Raymond J. Conboy, Portland, argued the cause for appellant. With him on the brief were Pozzi, Wilson & Atchison and Donald N. Atchison, Portland.
Ridgway K. Foley, Jr., Portland, argued the cause for respondent. With him on the brief were Souther, Spaulding, Kinsey, Williamson & Schwabe and James B. O'Hanlon, Portland.
Denecke, Justice. O'Connell, Chief Justice, and Holman, Howell and Bryson, Justices. McAllister, Justice, concurs in the result.
Plaintiff was injured while a guest passenger in defendant's car. Plaintiff appeals from a judgment of nonsuit rendered in the ensuing damage action.
ORS 30.115 provides that a guest passenger cannot recover (1) "unless the accident was intentional on the part of the owner or operator or caused by his gross negligence or intoxication." The issue is whether there is any evidence of gross negligence or intoxication. Plaintiff's argument seems to be threefold: (1) the physical facts of the occurrence are evidence of gross negligence; (2) there was evidence that plaintiff had been drinking and this, plus evidence of simple negligence, was evidence of gross negligence; and (3) there was evidence that defendant was intoxicated.
We readily conclude that the physical facts of this occurrence cannot create an inference of gross negligence and there is no evidence that defendant was intoxicated.

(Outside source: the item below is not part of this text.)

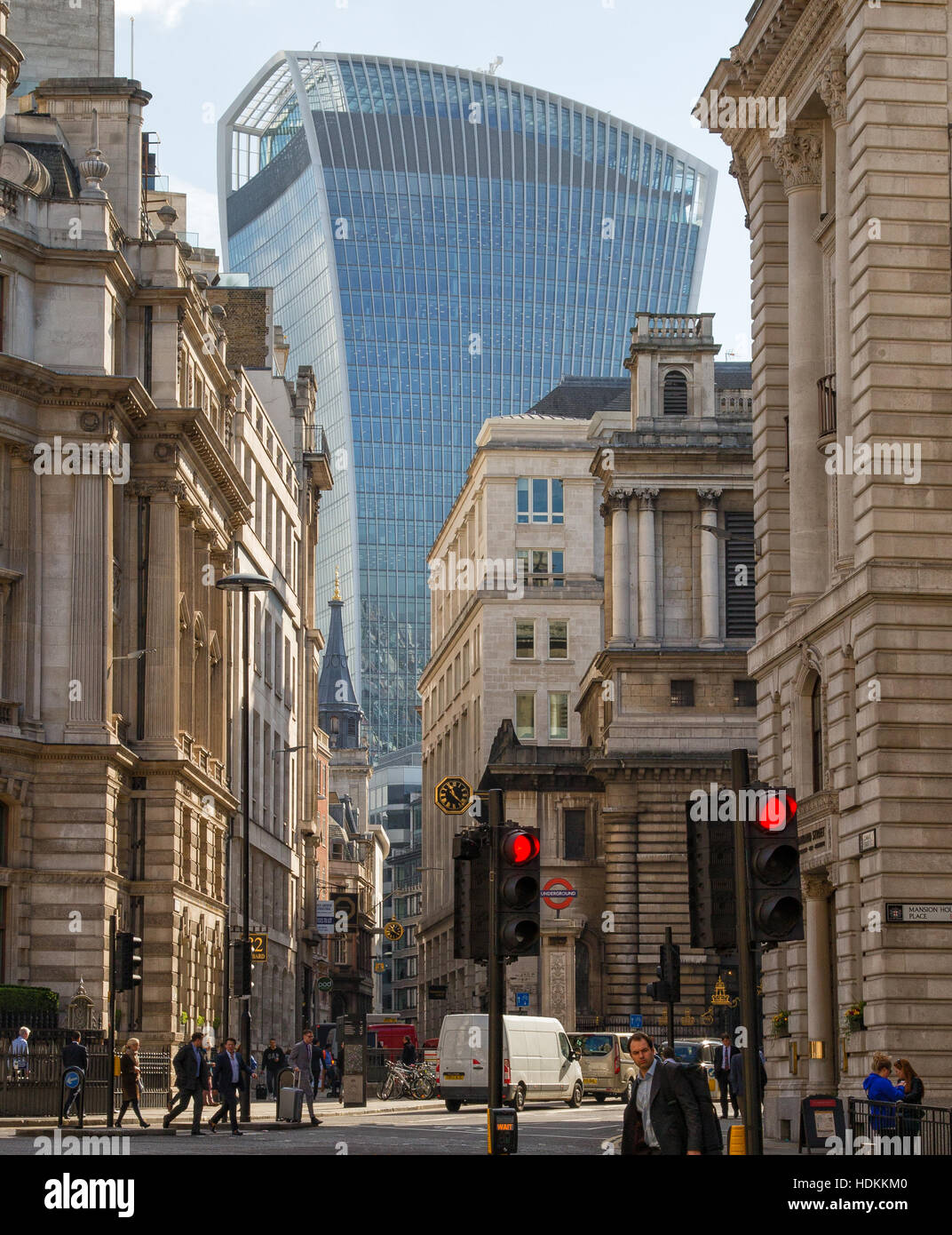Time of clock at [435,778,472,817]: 11:22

Plaintiff's other contention is also not well taken but merits some comment. The defendant, age 17, had three bottles of beer between 7:30 and 9:00 p.m. He thereafter became "sick." We will assume it could be inferred he became "sick" from drinking the beer. About 12:30 a.m. the next morning the car defendant was driving went off the road and plaintiff was injured. The only direct evidence was that the car went off the road because of loose gravel on the road surface or the failure of the steering mechanism. There is no evidence from which an inference can be drawn
that the beer the defendant drank at least three and one-half hours before had any effect upon his driving. In this state of the record there is no evidence of gross negligence. Stites v. Morgan, 229 Or 116, 121, 366 P2d 324 (1961), had evidence more favorable to the plaintiff guest. We held, however, that it was not sufficient to make out a case of gross negligence.